Of course, the really big advantage of being located in an SEZ is the 15% corporate tax rate that investors enjoy compared with the 28% for those outside the tent.
But there are no concessions to labour or environmental laws inside an SEZ and only new firms or investment expansions are permitted.
Roughly 20 industrial companies are already in Atlantis, employing more than 8,000 people in total. Apart from five firms, which have invested heavily in green technology, new infrastructure and processes, these businesses will not fall inside the SEZ. But Anneke Nell, who chairs the Atlantis Industrial Initiative, believes the indirect spin-offs for existing producers and the community will still be huge.
"We’re extremely excited.
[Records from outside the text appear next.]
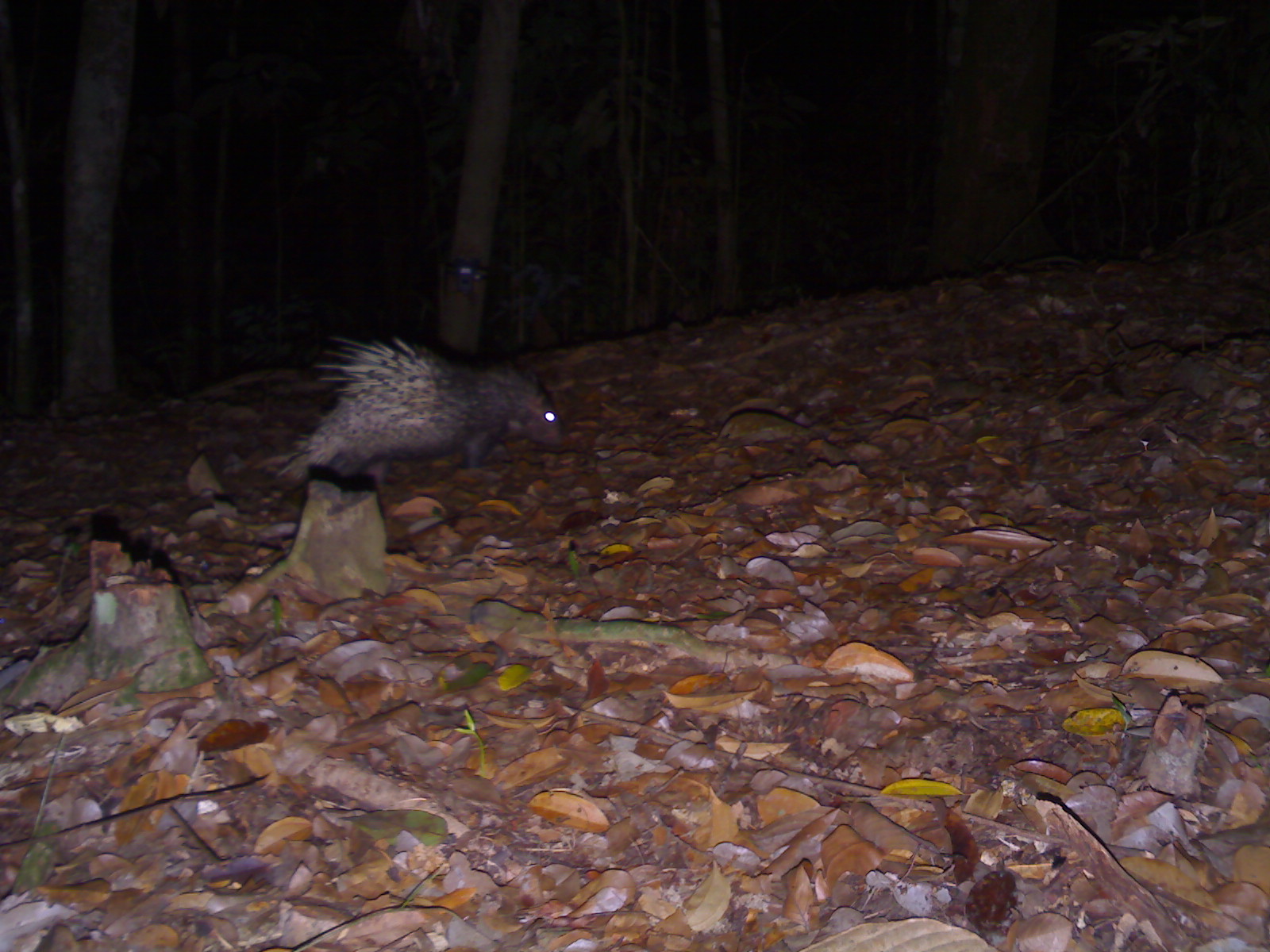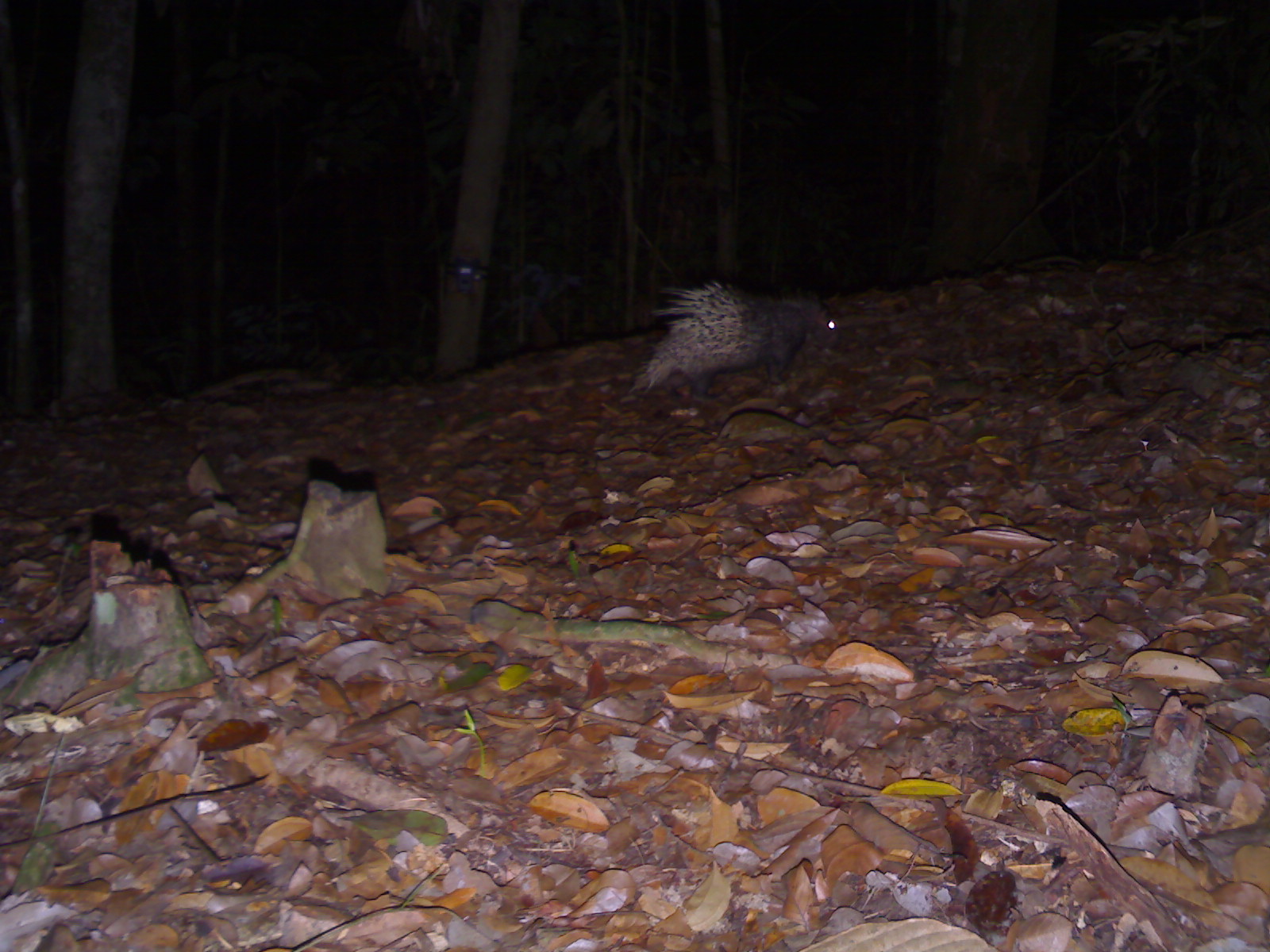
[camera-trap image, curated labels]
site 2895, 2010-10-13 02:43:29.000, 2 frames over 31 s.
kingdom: Animalia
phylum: Chordata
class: Mammalia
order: Rodentia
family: Hystricidae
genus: Hystrix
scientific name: Hystrix brachyura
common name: east asian porcupine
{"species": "Hystrix brachyura (east asian porcupine)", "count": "1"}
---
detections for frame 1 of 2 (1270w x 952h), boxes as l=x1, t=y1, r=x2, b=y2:
hystrix brachyura: l=276, t=336, r=565, b=492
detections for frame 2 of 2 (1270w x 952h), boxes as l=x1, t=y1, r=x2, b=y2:
hystrix brachyura: l=633, t=282, r=840, b=398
Just opening up Atlantis and bringing in new companies, skills, infrastructure and growth will provide very positive spin-offs for existing businesses," she says.
Atlantis recently acquired a new Eskom substation and is now on the MyCiTi bus route. Two skills-upgrading programmes are training artisans and providing extra tutoring in maths and science to 120 high school pupils to ensure they can have access to post-school opportunities.
In addition, an environmental impact assessment is being undertaken in the hope that a 600MW liquefied natural gas power plant will be established in Atlantis on the back of a recent ministerial determination.
Mulcahy says these initiatives are intended to raise the area’s competitive advantage by creating a more enabling environment in which to do business, irrespective of the SEZ designation.
This should help prevent a repeat of the mistakes made by SA’s apartheid planners, which established Atlantis as an industrial centre and community for Cape Town’s coloured population in the 1970s. For a while the town boomed, thanks to targeted government support, but activity plummeted after the withdrawal of incentives in the mid-1980s.
For this community, the designation of Atlantis as an SEZ would be a very happy ending after years of economic marginalisation.